Pertama, betul bahwa berdoa adalah suatu kewajiban bagi setiap hamba. Namun
ingat, terkabul atau tidaknya doa tersebut, sepenuhnya tergantung iradah
(kehendak) Allah. Hal ini terlihat dari firman-Nya dalam surat al-Ghafir ayat 60 yang menggunakan kata
"astajib lakum" yang maknanya "maka aku akan MENJAWAB kalian
bukan "MENGABULKAN" kalian. Karena bermakna "MENJAWAB",
maka wajar saja bila kemudian permohonan seorang hamba ada yang terkabul ada
yang tidak. Karena semu itu tergantung dengan "JAWABAN ALLAH"; apakah
akan meng-iyakan atau menundanya atau bahkan menolaknya. Ini adalah alasan
pertama.
Sementara
alasan kedua ialah kembali kepada siapa yang berdoa alias tergantung
indiviualnya. Yakni individu yang memperhatikan etika dan adab dalam berdoa.
Tidak sebatas mengangkat tangan atau mengerakkan lidah saja, namun harus
mensinergikan akal, hati dan rasa. Setidaknya ada lima cara untuk mensinergikan
ketiga unsur tersebut, yakni sebagai berikut:
Pertama,
meminta ampun terlebih dahulu. Artinya, sebelum kita memohon kepada Allah,
sangat dianjurkan sekali untuk beristighfar kepada-Nya terlebih dahulu. Hal ini
penting karena ketika kondisi jiwa yang bersih dari dosa dan sadar atas segala
kesalahan yang telah diperbuat, akan mempercepat proses terkabulnya doa itu
sendiri. Doa yang muatajab adalah doa yang keluar dari hati dan jiwa yang suci,
bersih dan ikhlas. Bagaimana seorang tuan atau majikan berkenan memberikan upah
kepada pegawainya, sementara pegawainya sendiri masih terus melakukan kesalahan
terhadapnya? atau etis kah bila seorang karyawan yang terus menuntut upahnya
kepada atasan, sementara ia sendiri tak pernah bersikap baik kepadanya?.

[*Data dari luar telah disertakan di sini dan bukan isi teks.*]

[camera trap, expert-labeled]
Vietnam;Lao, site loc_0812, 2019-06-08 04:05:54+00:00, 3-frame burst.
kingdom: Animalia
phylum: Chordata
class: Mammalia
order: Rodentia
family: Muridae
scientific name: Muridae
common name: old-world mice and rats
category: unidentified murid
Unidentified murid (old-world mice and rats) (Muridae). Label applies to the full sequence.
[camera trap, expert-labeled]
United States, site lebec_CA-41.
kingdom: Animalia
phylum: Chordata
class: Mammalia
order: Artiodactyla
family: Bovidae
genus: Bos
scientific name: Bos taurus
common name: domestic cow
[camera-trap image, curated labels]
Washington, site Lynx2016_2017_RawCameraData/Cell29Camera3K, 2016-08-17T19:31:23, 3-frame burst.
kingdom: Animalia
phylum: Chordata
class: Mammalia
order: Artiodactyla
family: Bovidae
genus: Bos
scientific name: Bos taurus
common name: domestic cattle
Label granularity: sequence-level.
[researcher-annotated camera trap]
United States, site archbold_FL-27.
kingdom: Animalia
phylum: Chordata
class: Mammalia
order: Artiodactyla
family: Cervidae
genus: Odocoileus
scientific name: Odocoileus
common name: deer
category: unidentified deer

Barangkali inilah perumahan yang pas untuk menggambarkan keterkaitan
antara istighfar dan berdoa.
Kedua,
sebut nama-Nya dengan baik. Artinya, dalam berdoa, pujian dan sanjungan adalah
hal penting yang tak boleh dilewatkan. Karena pujian adalah adalah satu
""penarik" dalam mensukseskan permohonan. Dan salah satu bentuk
pujian itu ialah dengan memanggil nama-nama atau sifat-sifat Allah yang elok.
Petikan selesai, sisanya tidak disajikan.